Data extracted from a collection:
********************

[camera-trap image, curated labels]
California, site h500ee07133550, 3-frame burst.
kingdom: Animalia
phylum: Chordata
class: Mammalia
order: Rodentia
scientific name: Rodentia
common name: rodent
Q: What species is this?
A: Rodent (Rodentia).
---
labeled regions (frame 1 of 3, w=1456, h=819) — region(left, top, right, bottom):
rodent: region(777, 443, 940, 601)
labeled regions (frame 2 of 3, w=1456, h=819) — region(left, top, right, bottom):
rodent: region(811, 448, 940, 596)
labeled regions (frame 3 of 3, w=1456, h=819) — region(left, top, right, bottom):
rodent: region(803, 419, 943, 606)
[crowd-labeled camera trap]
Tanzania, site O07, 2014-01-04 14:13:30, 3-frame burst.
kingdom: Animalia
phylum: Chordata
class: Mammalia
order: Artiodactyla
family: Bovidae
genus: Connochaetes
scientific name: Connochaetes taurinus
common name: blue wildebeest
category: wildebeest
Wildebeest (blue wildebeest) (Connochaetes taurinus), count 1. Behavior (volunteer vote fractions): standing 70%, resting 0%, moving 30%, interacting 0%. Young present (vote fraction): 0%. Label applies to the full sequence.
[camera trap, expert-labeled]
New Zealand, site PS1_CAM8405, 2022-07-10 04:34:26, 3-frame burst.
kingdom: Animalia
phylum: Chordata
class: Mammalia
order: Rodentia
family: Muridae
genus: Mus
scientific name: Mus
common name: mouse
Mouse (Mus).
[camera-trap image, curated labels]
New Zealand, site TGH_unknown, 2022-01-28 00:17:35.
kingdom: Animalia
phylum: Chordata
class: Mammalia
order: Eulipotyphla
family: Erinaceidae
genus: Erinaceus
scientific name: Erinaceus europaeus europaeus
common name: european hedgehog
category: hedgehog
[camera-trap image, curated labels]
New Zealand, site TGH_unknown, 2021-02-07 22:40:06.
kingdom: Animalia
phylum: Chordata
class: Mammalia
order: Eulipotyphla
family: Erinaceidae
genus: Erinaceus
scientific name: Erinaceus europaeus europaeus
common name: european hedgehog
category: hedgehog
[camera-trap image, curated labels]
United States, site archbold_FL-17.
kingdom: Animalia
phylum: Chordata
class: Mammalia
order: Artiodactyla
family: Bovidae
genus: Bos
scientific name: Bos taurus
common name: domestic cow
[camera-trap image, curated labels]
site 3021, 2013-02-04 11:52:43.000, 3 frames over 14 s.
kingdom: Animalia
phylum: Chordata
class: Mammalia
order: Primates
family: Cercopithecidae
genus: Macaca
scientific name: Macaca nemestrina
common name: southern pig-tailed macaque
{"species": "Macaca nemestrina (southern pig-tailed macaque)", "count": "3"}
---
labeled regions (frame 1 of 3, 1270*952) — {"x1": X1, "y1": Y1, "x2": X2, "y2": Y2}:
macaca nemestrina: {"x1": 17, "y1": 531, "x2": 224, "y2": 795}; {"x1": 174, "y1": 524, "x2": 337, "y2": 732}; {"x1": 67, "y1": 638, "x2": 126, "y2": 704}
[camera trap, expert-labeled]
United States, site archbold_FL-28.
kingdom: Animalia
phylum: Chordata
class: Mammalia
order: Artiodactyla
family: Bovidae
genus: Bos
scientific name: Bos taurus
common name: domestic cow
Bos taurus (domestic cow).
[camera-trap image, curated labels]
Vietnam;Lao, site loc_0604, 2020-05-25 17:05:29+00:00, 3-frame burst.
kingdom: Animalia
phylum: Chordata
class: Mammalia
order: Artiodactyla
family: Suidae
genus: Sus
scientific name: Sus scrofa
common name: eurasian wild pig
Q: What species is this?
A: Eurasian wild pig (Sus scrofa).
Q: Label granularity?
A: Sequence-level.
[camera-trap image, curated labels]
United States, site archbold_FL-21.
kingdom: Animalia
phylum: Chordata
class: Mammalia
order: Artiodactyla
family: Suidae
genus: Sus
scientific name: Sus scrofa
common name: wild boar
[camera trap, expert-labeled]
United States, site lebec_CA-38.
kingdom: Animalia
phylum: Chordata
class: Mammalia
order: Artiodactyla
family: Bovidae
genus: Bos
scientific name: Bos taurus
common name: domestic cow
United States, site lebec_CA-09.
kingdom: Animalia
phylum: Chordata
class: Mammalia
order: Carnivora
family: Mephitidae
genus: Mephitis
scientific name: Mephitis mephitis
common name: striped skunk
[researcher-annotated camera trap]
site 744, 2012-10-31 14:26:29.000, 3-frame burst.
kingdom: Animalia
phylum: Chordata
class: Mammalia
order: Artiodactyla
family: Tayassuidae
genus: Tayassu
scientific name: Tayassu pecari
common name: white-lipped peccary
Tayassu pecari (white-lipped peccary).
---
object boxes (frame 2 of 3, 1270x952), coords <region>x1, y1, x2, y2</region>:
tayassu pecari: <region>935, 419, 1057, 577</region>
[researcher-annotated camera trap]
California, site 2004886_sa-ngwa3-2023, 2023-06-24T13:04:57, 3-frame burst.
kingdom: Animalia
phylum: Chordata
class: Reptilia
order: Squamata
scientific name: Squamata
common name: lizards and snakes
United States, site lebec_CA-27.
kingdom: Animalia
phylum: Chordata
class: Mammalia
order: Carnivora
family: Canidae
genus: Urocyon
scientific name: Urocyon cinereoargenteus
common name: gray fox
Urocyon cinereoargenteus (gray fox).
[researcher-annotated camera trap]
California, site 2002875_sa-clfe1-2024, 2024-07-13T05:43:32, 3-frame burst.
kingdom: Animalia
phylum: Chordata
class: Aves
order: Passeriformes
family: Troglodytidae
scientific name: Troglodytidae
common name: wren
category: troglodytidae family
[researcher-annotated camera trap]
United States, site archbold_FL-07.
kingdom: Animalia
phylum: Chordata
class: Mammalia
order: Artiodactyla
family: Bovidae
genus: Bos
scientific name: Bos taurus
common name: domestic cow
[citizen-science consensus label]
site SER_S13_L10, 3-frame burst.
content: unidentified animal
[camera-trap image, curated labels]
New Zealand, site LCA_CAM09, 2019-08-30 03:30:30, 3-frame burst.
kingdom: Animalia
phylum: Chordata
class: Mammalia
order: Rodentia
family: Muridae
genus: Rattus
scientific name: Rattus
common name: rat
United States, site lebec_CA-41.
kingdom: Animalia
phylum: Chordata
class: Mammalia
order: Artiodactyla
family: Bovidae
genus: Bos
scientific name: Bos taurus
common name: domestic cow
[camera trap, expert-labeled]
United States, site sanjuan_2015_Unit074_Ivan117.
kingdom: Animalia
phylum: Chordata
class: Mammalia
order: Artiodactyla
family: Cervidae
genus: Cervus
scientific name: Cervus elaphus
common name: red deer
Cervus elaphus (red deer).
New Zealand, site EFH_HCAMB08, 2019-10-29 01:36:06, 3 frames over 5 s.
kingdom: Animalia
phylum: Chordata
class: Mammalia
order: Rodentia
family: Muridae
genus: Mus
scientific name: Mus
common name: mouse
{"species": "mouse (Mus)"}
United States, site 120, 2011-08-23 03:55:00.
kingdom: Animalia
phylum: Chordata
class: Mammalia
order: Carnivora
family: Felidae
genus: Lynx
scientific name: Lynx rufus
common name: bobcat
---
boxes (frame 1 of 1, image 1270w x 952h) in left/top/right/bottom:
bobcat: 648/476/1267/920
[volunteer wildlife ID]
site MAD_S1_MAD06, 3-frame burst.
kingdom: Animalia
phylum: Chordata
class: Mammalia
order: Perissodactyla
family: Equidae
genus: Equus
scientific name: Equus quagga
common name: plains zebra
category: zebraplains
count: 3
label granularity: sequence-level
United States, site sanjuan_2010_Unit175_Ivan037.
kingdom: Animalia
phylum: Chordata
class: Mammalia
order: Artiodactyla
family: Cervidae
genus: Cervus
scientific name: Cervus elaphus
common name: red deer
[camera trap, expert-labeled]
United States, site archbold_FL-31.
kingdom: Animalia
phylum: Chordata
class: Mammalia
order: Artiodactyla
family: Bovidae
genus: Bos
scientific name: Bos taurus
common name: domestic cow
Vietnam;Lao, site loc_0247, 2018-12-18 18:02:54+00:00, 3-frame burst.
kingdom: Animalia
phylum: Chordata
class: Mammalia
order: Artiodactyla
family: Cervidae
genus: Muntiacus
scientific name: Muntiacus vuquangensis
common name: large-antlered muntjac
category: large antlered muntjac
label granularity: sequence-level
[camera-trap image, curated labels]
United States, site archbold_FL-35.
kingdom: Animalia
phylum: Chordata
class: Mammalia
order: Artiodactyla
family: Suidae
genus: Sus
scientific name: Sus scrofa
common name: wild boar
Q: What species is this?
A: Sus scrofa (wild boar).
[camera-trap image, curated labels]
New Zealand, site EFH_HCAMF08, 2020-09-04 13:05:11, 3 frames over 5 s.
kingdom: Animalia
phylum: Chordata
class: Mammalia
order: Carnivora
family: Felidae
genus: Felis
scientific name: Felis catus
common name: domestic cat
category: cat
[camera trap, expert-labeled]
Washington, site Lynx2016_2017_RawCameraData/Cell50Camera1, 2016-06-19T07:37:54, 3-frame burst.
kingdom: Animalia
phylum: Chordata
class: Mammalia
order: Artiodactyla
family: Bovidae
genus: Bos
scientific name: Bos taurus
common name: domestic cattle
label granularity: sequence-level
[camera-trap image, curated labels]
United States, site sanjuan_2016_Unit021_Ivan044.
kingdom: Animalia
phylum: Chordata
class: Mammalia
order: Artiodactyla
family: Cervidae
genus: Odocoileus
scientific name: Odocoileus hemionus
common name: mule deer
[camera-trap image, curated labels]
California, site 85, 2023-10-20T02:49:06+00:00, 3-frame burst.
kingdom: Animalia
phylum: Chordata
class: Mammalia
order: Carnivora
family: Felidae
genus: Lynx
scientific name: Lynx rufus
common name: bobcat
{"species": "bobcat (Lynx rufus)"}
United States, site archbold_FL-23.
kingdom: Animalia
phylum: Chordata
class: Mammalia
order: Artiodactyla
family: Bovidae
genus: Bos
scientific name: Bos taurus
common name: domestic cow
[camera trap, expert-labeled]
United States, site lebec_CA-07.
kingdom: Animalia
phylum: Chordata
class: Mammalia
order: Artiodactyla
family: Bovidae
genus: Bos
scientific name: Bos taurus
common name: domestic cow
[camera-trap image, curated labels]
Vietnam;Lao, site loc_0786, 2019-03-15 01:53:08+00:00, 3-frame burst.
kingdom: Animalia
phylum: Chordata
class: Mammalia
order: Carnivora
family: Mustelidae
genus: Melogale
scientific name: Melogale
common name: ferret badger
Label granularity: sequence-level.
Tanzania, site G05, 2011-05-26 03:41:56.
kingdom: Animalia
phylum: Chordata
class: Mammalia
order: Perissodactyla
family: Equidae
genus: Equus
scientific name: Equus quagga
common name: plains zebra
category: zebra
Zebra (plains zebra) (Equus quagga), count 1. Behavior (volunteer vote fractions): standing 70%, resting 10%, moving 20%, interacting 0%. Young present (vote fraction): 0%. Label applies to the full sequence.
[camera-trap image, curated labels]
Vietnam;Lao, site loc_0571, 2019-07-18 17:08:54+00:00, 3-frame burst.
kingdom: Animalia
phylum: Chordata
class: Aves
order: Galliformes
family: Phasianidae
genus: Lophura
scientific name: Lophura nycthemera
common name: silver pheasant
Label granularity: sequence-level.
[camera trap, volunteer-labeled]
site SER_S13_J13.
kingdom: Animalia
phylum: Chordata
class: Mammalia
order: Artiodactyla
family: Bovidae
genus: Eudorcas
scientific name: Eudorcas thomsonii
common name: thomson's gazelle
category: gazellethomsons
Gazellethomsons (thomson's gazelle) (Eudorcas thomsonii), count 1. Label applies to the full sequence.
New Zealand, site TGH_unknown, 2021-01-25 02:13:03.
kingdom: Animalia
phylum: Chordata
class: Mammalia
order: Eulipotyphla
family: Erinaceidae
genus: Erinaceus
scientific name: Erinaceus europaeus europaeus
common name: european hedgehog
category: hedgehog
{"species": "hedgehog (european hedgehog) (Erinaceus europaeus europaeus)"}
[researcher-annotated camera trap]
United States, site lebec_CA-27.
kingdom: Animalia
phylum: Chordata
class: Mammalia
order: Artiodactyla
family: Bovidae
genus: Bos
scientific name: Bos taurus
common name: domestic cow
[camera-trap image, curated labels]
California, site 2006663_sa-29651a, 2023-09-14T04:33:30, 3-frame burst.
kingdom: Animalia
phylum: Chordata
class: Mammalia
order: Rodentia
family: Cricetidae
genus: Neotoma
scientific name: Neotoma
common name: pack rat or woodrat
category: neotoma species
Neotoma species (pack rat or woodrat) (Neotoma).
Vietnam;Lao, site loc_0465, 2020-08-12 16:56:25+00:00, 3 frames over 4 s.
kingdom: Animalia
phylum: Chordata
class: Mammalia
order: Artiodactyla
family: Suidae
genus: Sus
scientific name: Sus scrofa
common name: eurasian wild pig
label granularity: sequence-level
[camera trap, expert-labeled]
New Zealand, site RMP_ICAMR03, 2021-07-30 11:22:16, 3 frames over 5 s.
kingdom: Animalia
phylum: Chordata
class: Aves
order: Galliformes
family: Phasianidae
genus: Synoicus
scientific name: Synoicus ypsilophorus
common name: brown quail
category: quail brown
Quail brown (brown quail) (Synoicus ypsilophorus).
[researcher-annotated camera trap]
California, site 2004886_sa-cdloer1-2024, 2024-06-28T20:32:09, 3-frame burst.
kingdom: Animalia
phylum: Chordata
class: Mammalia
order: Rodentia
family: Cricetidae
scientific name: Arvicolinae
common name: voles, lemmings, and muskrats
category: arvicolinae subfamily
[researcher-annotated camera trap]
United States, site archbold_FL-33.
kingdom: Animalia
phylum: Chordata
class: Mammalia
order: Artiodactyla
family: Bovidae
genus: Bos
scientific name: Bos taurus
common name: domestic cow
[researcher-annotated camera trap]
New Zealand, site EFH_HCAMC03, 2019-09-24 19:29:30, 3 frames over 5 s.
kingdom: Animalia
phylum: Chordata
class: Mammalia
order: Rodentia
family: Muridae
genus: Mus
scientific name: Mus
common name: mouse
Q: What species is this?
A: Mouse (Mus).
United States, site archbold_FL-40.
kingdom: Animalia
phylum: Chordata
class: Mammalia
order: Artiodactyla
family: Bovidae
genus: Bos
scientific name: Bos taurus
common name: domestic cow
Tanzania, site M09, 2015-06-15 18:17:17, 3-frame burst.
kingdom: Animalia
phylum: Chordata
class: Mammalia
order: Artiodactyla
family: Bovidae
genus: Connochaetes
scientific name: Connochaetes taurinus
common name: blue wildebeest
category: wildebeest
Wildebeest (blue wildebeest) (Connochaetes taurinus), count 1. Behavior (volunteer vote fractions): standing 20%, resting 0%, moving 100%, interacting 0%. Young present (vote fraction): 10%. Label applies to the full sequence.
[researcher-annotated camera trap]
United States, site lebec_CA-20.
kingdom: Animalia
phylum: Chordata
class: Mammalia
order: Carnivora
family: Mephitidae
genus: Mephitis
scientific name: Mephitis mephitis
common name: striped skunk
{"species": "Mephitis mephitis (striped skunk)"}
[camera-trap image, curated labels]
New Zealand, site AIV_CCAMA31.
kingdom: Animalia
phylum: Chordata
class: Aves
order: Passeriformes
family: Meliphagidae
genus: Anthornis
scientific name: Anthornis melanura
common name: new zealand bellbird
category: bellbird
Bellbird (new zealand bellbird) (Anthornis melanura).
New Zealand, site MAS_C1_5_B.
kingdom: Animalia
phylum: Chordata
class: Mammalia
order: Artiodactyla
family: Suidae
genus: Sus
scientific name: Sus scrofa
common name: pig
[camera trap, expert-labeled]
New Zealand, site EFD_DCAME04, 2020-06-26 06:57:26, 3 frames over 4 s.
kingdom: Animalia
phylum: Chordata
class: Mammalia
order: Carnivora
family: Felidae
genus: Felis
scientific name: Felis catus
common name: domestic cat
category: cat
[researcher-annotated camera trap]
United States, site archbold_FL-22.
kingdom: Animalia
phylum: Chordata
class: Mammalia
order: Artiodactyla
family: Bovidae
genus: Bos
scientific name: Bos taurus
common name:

********************

• _Work to be completed_:
If a line in the records contains the word "Tanzania", copy it.

• _Completed exercise_:
Tanzania, site O07, 2014-01-04 14:13:30, 3-frame burst.
Tanzania, site G05, 2011-05-26 03:41:56.
Tanzania, site M09, 2015-06-15 18:17:17, 3-frame burst.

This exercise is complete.